Passage shown —
* * *

Supercomputer (IBM Blue Gene/P)
Handheld game console (ROG Xbox Ally)

Computers can be classified, or typed, in many ways. Some common classifications of computers are given below.

==Classes by purpose==

| Notes: |

=== Microcomputers (personal computers) ===

Microcomputers became the most common type of computer in the late 20th century. The term "microcomputer" was introduced with the advent of systems based on single-chip microprocessors. The best-known early system was the Altair 8800, introduced in 1975. The term "microcomputer" has practically become an anachronism as it has fallen into disuse.

These computers include:

- Desktop computers – A case put under or on a desk. The display may be optional, depending on use. The case size may vary, depending on the required expansion slots. Very small computers of this kind may be integrated into the monitor.
- Rackmount computers – The cases of these computers fit into 19-inch racks, and may be space-optimized and very flat. A dedicated display, keyboard, and mouse may not exist, but a KVM switch or built-in remote control (via LAN or other means) can be used to gain console access. Many servers are rackmount computers and data centers may have dozens or hundreds of racks with hundreds or thousands of rackmount computers acting as servers.
- In-car computers (carputers) – Built into automobiles, for entertainment, navigation, etc.
- Laptops and notebook computers – Portable and all in one case.
- Tablet computer – Like laptops, but with a touch-screen, entirely replacing the physical keyboard.
- Smartphones, smartbooks, and palmtop computers – Small handheld personal computers with limited hardware specifications.
- Programmable calculator – Like small handhelds, but specialized in mathematical work.
- Video game consoles – Fixed computers built specifically for entertainment purposes.
- Handheld game consoles – The same as game consoles, but small and portable.

* * *

Work request —
Using the passage on computer types, decide whether each statement agrees with it: (a) the Altair 8800 was introduced in 1975; (b) tablet computers keep a physical keyboard alongside the touch-screen; (c) rackmount computer cases fit into 19-inch racks. Answer yes or no for each, and quote the words that decide it. The lines after this passage have no role here.

* * *

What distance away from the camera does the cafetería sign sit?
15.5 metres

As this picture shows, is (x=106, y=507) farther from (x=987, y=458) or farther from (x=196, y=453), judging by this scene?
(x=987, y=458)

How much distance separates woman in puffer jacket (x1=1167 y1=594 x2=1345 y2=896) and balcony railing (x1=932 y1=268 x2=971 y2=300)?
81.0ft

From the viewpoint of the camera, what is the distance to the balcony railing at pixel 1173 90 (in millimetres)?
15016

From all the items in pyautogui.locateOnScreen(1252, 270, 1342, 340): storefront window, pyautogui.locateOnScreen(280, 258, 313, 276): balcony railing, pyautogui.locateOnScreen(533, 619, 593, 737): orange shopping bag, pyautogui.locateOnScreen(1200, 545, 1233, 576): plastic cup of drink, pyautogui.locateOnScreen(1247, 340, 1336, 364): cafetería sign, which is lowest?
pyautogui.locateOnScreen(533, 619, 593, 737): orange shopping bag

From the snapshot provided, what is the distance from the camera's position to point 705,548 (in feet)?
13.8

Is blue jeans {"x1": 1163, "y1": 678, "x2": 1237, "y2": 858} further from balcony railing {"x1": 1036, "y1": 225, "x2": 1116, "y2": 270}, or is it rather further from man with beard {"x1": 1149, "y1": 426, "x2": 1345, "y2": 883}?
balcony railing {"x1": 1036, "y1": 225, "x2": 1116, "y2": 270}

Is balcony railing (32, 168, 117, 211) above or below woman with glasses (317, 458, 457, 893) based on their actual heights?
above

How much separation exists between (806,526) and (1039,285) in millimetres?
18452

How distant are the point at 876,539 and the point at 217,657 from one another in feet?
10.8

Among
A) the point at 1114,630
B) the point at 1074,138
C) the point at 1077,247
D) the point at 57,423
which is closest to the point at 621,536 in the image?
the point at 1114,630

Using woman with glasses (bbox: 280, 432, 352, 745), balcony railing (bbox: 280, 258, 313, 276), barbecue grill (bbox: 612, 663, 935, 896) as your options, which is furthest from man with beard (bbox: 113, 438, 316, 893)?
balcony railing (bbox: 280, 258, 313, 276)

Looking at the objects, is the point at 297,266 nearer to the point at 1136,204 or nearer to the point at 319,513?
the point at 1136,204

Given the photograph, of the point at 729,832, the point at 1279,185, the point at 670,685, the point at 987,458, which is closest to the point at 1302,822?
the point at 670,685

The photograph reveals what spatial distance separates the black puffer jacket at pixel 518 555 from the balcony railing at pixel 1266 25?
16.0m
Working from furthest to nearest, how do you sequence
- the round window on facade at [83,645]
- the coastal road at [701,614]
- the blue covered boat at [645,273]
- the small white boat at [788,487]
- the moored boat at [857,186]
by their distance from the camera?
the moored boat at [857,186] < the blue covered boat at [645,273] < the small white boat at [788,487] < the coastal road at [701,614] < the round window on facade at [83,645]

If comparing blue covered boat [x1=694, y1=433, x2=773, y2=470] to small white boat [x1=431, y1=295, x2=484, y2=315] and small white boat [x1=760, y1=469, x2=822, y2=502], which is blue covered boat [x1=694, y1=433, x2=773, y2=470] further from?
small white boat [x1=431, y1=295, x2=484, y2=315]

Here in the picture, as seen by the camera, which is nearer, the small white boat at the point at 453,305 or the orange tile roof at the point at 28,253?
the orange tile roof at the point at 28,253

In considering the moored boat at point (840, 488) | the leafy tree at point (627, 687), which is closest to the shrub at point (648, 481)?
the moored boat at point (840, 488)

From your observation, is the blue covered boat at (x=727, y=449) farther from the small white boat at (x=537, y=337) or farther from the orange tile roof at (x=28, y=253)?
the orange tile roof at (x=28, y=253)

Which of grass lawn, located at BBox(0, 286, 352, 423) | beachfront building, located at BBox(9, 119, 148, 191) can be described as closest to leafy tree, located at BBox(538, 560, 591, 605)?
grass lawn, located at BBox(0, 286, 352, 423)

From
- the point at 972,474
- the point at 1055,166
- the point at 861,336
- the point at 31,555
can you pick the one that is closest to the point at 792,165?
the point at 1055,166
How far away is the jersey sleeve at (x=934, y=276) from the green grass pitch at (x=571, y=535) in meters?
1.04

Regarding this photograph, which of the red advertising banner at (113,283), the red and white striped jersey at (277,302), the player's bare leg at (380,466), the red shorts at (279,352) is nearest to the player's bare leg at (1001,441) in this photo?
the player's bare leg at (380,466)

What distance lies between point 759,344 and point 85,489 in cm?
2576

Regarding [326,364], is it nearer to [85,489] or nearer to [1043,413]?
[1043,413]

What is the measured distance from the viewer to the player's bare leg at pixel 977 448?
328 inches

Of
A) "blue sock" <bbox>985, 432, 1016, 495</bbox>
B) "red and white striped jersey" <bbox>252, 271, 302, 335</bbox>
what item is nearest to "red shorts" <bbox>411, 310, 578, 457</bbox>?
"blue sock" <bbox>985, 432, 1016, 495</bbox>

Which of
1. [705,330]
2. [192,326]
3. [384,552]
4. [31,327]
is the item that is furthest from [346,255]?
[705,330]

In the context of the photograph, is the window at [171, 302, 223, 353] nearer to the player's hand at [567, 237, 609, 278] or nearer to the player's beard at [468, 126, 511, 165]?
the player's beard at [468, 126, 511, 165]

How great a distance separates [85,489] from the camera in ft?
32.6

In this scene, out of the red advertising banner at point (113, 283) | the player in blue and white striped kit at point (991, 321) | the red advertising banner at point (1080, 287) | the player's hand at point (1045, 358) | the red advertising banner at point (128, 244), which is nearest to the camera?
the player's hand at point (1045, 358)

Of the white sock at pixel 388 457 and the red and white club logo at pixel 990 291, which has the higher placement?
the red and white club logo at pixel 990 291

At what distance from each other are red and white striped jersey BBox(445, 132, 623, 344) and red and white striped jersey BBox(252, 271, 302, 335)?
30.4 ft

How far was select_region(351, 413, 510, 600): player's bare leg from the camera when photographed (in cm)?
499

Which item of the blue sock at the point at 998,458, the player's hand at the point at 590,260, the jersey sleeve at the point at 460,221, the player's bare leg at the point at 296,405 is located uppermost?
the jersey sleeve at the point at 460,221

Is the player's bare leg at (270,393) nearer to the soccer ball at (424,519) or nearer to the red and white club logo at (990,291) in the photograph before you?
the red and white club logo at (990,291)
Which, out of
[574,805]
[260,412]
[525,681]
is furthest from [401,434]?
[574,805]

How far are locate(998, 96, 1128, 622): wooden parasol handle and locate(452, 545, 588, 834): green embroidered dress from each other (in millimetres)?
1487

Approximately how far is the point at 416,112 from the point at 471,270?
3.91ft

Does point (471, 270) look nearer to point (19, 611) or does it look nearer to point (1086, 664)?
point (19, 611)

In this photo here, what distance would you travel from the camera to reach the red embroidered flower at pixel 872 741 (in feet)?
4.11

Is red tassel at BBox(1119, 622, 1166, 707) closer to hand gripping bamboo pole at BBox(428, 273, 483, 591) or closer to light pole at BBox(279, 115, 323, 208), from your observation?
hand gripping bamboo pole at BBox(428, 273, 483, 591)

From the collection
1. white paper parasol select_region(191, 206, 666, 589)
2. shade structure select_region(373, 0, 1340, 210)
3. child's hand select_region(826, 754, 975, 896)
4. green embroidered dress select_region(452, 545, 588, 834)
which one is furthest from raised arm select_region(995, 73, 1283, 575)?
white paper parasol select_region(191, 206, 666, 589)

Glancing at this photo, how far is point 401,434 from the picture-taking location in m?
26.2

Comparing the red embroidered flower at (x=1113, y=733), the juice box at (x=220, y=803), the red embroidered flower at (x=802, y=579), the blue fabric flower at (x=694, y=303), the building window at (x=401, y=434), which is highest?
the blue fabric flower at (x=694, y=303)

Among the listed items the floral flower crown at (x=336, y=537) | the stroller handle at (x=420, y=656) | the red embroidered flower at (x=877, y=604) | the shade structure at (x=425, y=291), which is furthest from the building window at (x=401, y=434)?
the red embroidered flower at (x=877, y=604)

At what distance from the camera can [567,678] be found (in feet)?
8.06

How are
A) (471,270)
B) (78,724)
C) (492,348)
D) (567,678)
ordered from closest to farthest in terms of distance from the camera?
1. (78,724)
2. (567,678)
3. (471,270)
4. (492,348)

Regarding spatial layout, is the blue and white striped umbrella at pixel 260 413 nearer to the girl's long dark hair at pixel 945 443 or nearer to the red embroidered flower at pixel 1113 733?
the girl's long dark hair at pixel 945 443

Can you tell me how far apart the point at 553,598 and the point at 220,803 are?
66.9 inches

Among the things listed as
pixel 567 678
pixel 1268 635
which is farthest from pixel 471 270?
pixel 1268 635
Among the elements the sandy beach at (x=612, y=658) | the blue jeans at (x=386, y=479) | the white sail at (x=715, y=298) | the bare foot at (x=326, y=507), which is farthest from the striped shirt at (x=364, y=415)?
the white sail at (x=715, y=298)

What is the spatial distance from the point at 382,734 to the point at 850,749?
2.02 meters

* * *

Worked solution —
(a) Yes: "The best-known early system was the Altair 8800, introduced in 1975."
(b) No: "with a touch-screen, entirely replacing the physical keyboard."
(c) Yes: "The cases of these computers fit into 19-inch racks."